TASK INPUT
-- Start --
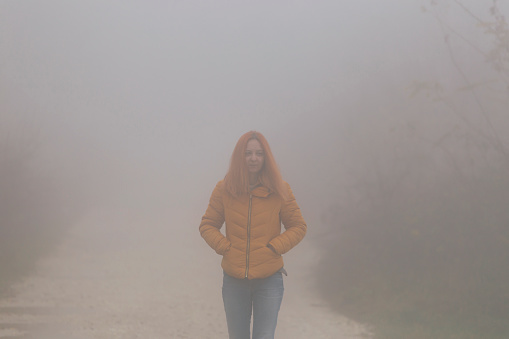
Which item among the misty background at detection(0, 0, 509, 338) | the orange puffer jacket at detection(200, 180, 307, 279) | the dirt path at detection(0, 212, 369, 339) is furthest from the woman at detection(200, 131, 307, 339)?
the misty background at detection(0, 0, 509, 338)

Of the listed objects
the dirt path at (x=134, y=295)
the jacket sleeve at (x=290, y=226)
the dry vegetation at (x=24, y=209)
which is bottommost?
the dirt path at (x=134, y=295)

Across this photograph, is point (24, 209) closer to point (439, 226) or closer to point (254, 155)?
point (254, 155)

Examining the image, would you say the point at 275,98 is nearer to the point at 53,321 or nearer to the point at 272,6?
the point at 272,6

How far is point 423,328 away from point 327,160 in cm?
118

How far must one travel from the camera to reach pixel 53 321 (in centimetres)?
314

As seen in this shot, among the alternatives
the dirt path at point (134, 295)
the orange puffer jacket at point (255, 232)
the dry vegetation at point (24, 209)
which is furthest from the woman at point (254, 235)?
the dry vegetation at point (24, 209)

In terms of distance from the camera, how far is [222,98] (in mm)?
3557

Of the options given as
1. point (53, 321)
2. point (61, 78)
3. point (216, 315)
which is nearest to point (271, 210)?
point (216, 315)

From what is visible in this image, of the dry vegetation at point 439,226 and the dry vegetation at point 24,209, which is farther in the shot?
the dry vegetation at point 24,209

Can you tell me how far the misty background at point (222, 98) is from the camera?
11.2ft

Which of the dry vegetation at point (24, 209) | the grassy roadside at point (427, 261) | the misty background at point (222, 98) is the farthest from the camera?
the misty background at point (222, 98)

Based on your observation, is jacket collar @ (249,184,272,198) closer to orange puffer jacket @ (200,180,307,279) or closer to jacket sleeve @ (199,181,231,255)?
orange puffer jacket @ (200,180,307,279)

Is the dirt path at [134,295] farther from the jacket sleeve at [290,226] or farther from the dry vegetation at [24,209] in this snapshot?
the jacket sleeve at [290,226]

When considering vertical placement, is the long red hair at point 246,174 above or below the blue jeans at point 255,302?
above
-- End --
GIVEN PROBLEM
Can you return every row above word for word, with the pictures left out?

ANSWER FOR THE TASK
Which item among the misty background at detection(0, 0, 509, 338) | the orange puffer jacket at detection(200, 180, 307, 279) | the dirt path at detection(0, 212, 369, 339) is furthest from the woman at detection(200, 131, 307, 339)?
the misty background at detection(0, 0, 509, 338)

Of the listed objects
the dirt path at (x=134, y=295)
the jacket sleeve at (x=290, y=226)
the dry vegetation at (x=24, y=209)
which is bottommost?
the dirt path at (x=134, y=295)

Across this photograph, is point (24, 209) closer to point (439, 226) or closer to point (254, 155)?
point (254, 155)

Examining the image, would you say the point at 275,98 is nearer to the point at 53,321 or nearer to the point at 272,6?
the point at 272,6

How far is point 423,328 away from point 327,160 in cm?
118

How far must one travel from the camera to reach pixel 53 321 (in centimetres)?
314

As seen in this shot, among the alternatives
the dirt path at point (134, 295)
the orange puffer jacket at point (255, 232)
the dry vegetation at point (24, 209)
which is furthest from the woman at point (254, 235)?
the dry vegetation at point (24, 209)

In terms of distance from the camera, how far is [222,98] (in mm)?
3557

Of the options given as
1. point (53, 321)
2. point (61, 78)
3. point (216, 315)
which is nearest to point (271, 210)?
point (216, 315)

From what is visible in this image, of the dry vegetation at point 439,226 and the dry vegetation at point 24,209, which is farther in the shot?
the dry vegetation at point 24,209

Can you tell me how far the misty background at point (222, 98) is from the camera?
11.2ft

Which of the dry vegetation at point (24, 209) | the grassy roadside at point (427, 261) | the misty background at point (222, 98) is the farthest from the camera?
the misty background at point (222, 98)

Based on your observation, is jacket collar @ (249,184,272,198) closer to orange puffer jacket @ (200,180,307,279) or closer to jacket sleeve @ (199,181,231,255)?
orange puffer jacket @ (200,180,307,279)

Is the dirt path at [134,295] farther from the jacket sleeve at [290,226] or farther from the dry vegetation at [24,209] in this snapshot?
the jacket sleeve at [290,226]

When considering vertical placement, is the long red hair at point 246,174 above or below the blue jeans at point 255,302?
above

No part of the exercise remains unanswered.